As a designer working to tight fashion calendars, it was always difficult to find the time to carry out in-depth studies of the yarns I selected. Designers often rely on what is being proposed by the mills each season and they don’t always have the same eco agenda as you. However, the textile industry is now responding to consumer demand for more ecological, sustainable and recycled fibres so more of these options are available. It is still a challenge though, to convince people to buy fewer products of better quality, as they will ultimately last longer, look better over time and most importantly be better for our environment.

Working with a local yarn like British wool, means that its carbon footprint is greatly reduced. The wool in my collection goes on far fewer and much shorter journeys than say, cotton or manmade fibres and it is much easier to monitor because it is certified by British wool and bears their crook logo of approval.

We are becoming increasingly discerning about the provenance of what we buy – certainly in food, we’re asking where it comes from, how it has been treated and how far it has been transported, and this is spreading into the clothing industry.

Sheringham fishermen, courtesy of Norfolk Museums Service

The Olive and George collection from my own Charl Knitwear takes its inspiration from the heritage craftsmanship and stitches of the Norfolk fishermen’s Gansey jumpers, near where I grew up. These were worn by the fishermen during the second half of the 19th and first half of the 20th centuries, before the wide use of manmade technical fibres were adopted for outerwear. I wanted to create a collection which celebrated the importance of their legacy and craftsmanship, making it more visible to more people through a more modern interpretation of fit and shape, better suited to our clothing requirements in the 21st century.

The original Ganseys were knitted in a Yorkshire worsted yarn and I wanted to get as close to this wool as possible because it is perfect for re-creating the iconic stitches that were knitted into these pieces. Wool’s natural elasticity, lustre and evenness make these stitches stand out creating almost sculptural fabrics and silhouettes.
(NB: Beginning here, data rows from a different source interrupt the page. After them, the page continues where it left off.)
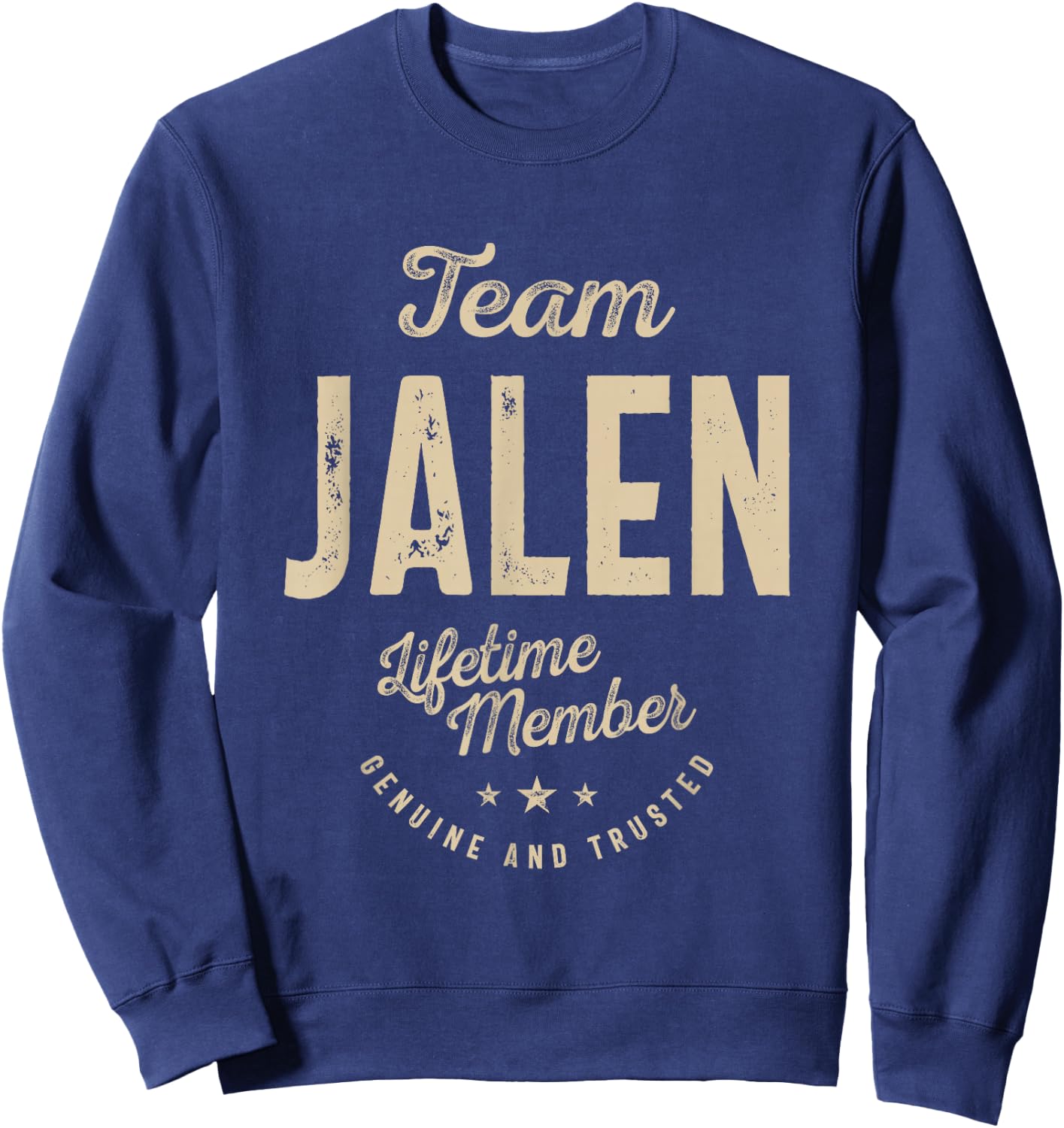 Team Jalen Lifetime Member - Name Jalen Sweatshirt - Sweatshirt | Navy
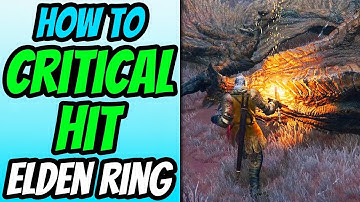 How To Critical Hit Enemies in Elden Ring (Break Stance)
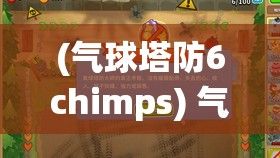 (气球塔防6chimps) 气球塔防6全新升级：探索独特策略，新塔强力登场，升级系统揭秘！如何优化布局，击败敌人？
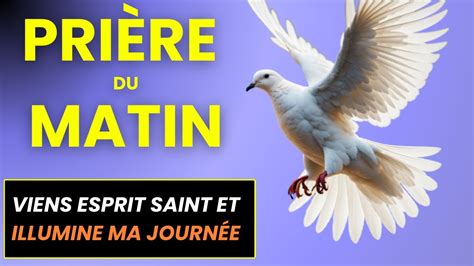 Prière puissante du matin viens esprit saint illumine ma journée et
I found that using the Sheepsoft wool from Laxtons Mill, near Shipley, I was able to create machine knitted stitches that were really sculptural and three dimensional without being heavy, or dense. The garments have a hand knitted feel to them, like the original Ganseys, which is exactly what I was aiming for, as this is the antithesis of fast fashion and mass production. I worked extensively with my knitwear factories in London and Perugia, Italy to get the correct tension, wash and handle for the yarn which varies between colours.  This is all part of the challenge when creating a modern, collection which incorporates style, sustainability and heritage whilst feeling thoroughly resolved when worn.

I set out to preserve and make the most of this centuries old  natural resource (the wool) in my collection, whilst creating garments that have a real cultural significance, story and sense of style to them. They are not just another jumper to be discarded after a couple of years, but instead, I hope they will become wardrobe favourites, cherished and passed down through generations like special clothes used to be in the past.